Text segment
:::::

Jindal’s refrain about Democrats’ overzealous defense of terrorists’ rights has been repeated in various contexts throughout American history, and has repeatedly been discredited. The very foundation of our system of justice is that people are presumed innocent until proven guilty. The constant allusion to the presumption of guilt that vests at the moment of being suspected (it is terrorists‘ rights that are being protected, rather than people suspected of terrorism) is as un-American as it gets. It was used to justify Gitmo, which every person I know of who actually visited Gitmo and talked with detainees there recognized held many, many completely innocent people.

The fact is, that despite our procedural bias in favor of protecting the rights of the innocent, we put thousands or tens of thousands of innocent people in jail every year, and some unknown number on Death Row. Violations of civil rights, including excessive violence by police against people who have committed the most minor of infractions, is a constant and real concern. Those on the right who are implicit advocates of decreasing our vigilance against those natural social forces that tend toward a police-state are doing this country an enormous disservice. As Sinclair Lewis said, “When fascism comes to America, it will be wrapped in the flag and carrying the cross” (there is some debate about the attribution: http://zalandria.wordpress.com/2007/01/13/sinclair-lewis-how-fascism-will-come-to-america-1935/).

On the other hand, the notion that we don’t have to compromise any of what we consider to be the full extent of our liberties and rights to the concerns of mutual security is equally absurd (sorry, folks). The very existence of any system of law enforcement is an intrusion on personal liberty. That’s what laws are: An intrusion on personal liberty. And enforcing them is, inherently, an invasion of privacy, including, to some extent, of the innocent. The vast majority of Americans prefer the slight invasion of privacy associated with airport security  measures (at least prior to the implementation of the new, more intrusive measures) than the increased risk of violent death associated with their absence. I do, especially when my seven-year-old daughter is traveling with me.

The issue is not settled by some broad-brushstroke platitude on one side or the other, but rather by understanding: 1) the competing values; 2) the dangers of overemphasis of one or the other of those values; and 3) the cognitive and emotional biases that may play into exaggerating one or the other of those values (e.g., fear of criminal violence playing into an exaggerated predisposition to trade rights for security, or fear of government oppression playing into an exaggerated predisposition to trade security for rights). As in all matters, we are challenged to mobilize the best analyses, with all relevant information in play, and make the best decisions we can on that basis, in service to our values and to human welfare, all things considered.

:::::

Given records
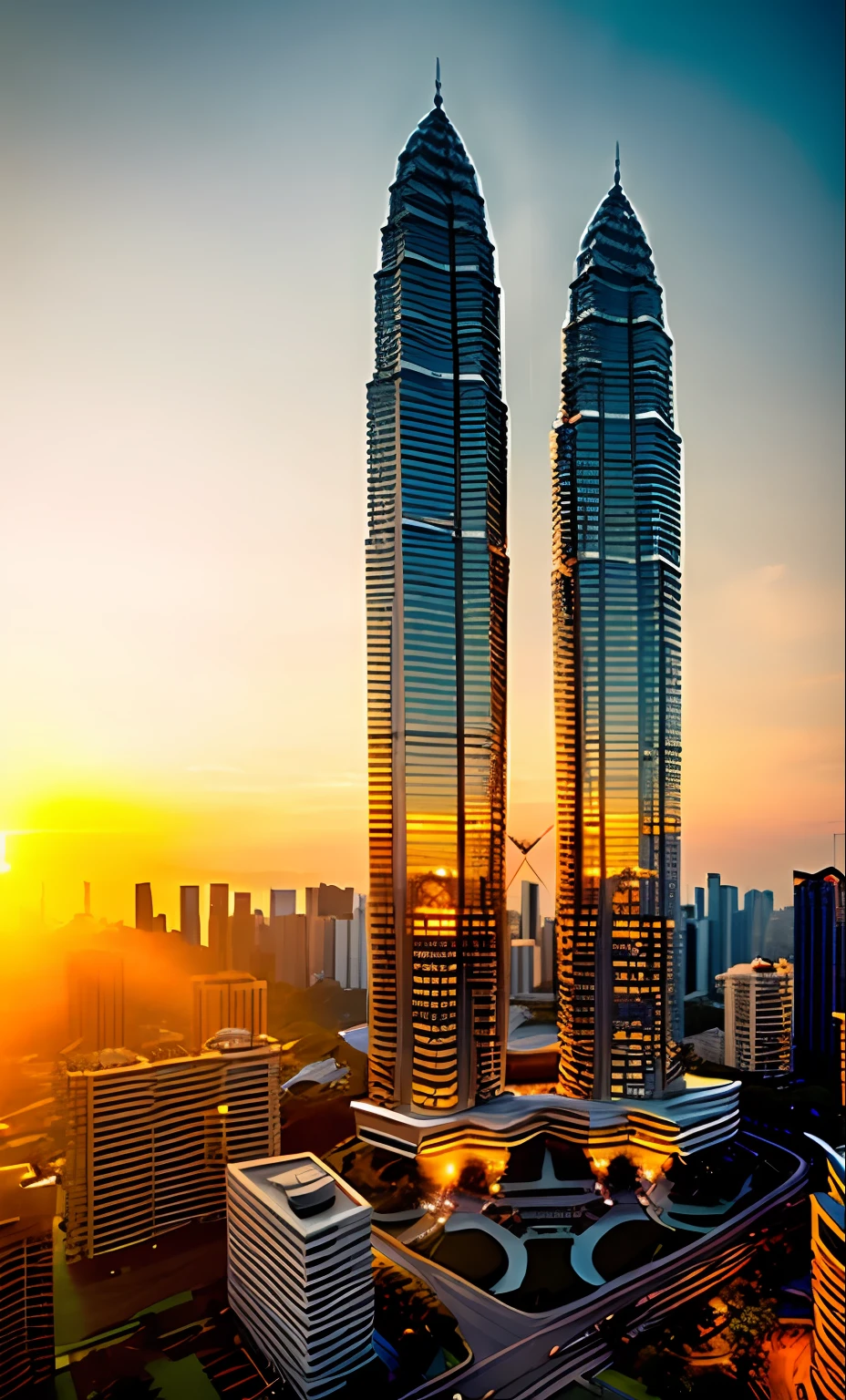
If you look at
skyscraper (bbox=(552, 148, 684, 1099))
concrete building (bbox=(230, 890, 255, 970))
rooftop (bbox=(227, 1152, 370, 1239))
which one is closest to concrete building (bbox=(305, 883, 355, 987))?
concrete building (bbox=(230, 890, 255, 970))

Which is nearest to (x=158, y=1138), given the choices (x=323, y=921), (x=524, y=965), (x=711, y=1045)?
(x=323, y=921)

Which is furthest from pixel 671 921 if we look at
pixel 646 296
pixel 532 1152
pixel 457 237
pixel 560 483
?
pixel 457 237

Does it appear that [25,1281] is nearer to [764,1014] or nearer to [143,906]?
[143,906]

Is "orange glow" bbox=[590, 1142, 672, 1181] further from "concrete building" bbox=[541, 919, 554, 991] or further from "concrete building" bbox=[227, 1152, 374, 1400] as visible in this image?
"concrete building" bbox=[227, 1152, 374, 1400]

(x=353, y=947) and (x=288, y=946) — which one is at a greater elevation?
(x=288, y=946)

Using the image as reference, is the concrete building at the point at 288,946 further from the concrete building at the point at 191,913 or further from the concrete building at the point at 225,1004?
the concrete building at the point at 191,913

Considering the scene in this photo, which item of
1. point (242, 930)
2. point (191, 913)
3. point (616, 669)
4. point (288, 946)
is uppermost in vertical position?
point (616, 669)
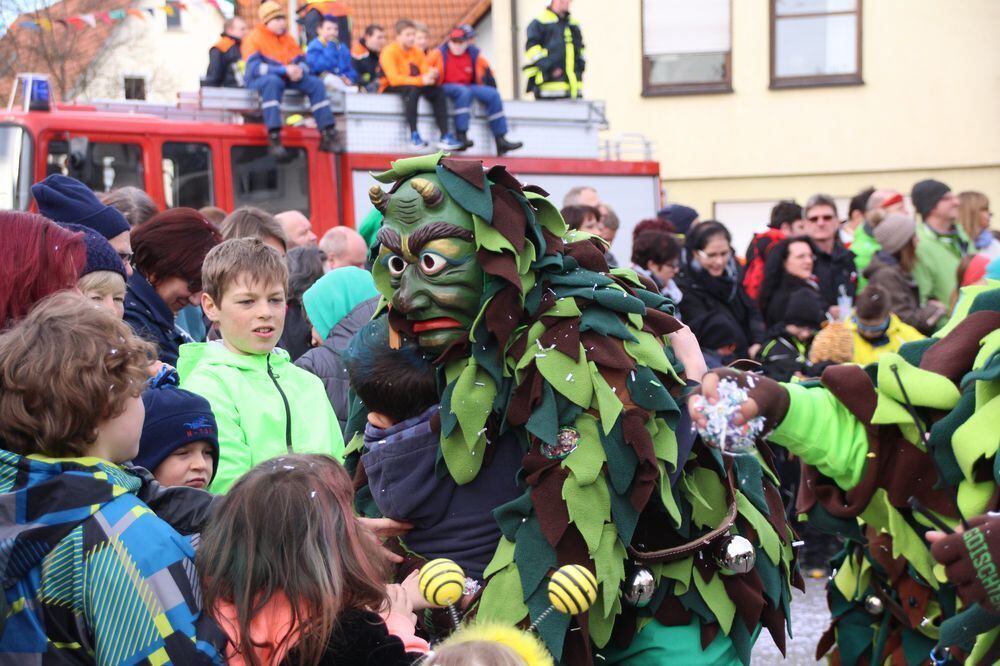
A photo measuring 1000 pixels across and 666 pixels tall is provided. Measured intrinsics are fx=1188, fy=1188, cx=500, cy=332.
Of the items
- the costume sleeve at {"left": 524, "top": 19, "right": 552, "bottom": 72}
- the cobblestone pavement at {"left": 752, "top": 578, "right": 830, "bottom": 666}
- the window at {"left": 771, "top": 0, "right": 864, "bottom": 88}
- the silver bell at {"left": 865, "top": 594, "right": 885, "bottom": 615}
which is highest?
the window at {"left": 771, "top": 0, "right": 864, "bottom": 88}

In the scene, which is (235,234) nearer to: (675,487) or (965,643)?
(675,487)

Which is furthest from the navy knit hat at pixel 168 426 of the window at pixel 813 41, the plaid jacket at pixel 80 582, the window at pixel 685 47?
the window at pixel 813 41

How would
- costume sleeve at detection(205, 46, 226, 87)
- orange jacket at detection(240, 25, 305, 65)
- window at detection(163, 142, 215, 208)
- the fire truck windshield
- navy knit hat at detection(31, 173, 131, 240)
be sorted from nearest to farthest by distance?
navy knit hat at detection(31, 173, 131, 240), the fire truck windshield, window at detection(163, 142, 215, 208), orange jacket at detection(240, 25, 305, 65), costume sleeve at detection(205, 46, 226, 87)

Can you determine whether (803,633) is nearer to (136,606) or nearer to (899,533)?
(899,533)

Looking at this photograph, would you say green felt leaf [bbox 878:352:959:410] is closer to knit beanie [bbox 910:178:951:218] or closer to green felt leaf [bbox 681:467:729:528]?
green felt leaf [bbox 681:467:729:528]

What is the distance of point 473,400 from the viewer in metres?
2.66

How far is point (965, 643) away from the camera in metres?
2.83

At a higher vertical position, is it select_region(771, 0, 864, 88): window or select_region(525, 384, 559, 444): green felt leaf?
select_region(771, 0, 864, 88): window

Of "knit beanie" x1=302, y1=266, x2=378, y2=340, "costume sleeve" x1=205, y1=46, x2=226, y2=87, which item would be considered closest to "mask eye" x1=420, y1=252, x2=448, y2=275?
"knit beanie" x1=302, y1=266, x2=378, y2=340

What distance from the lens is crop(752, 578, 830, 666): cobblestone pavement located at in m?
5.46

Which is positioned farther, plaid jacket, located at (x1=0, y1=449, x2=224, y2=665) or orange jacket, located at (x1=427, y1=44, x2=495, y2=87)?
orange jacket, located at (x1=427, y1=44, x2=495, y2=87)

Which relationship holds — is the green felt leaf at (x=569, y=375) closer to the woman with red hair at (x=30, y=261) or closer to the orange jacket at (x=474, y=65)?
Result: the woman with red hair at (x=30, y=261)

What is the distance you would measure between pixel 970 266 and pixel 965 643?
16.3 ft

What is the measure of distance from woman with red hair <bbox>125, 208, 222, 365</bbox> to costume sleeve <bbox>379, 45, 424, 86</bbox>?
616 centimetres
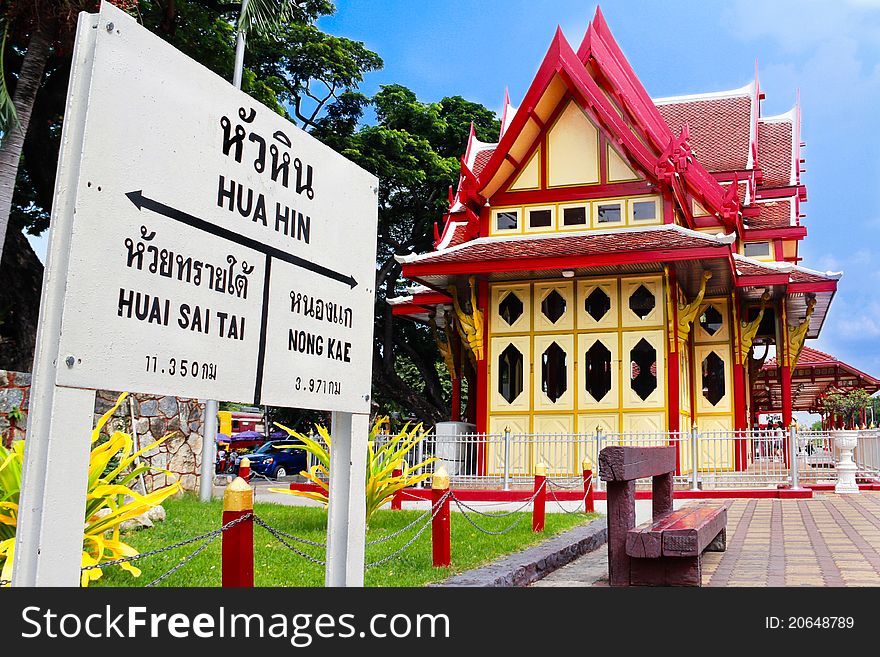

:::::

Activity 1
In the passage on rights and security, what is named as the very foundation of our system of justice?
Activity 2
Echo the passage on rights and security word for word, from "The issue is" to "all things considered.".

Final answer 1
That people are presumed innocent until proven guilty.

Final answer 2
The issue is not settled by some broad-brushstroke platitude on one side or the other, but rather by understanding: 1) the competing values; 2) the dangers of overemphasis of one or the other of those values; and 3) the cognitive and emotional biases that may play into exaggerating one or the other of those values (e.g., fear of criminal violence playing into an exaggerated predisposition to trade rights for security, or fear of government oppression playing into an exaggerated predisposition to trade security for rights). As in all matters, we are challenged to mobilize the best analyses, with all relevant information in play, and make the best decisions we can on that basis, in service to our values and to human welfare, all things considered.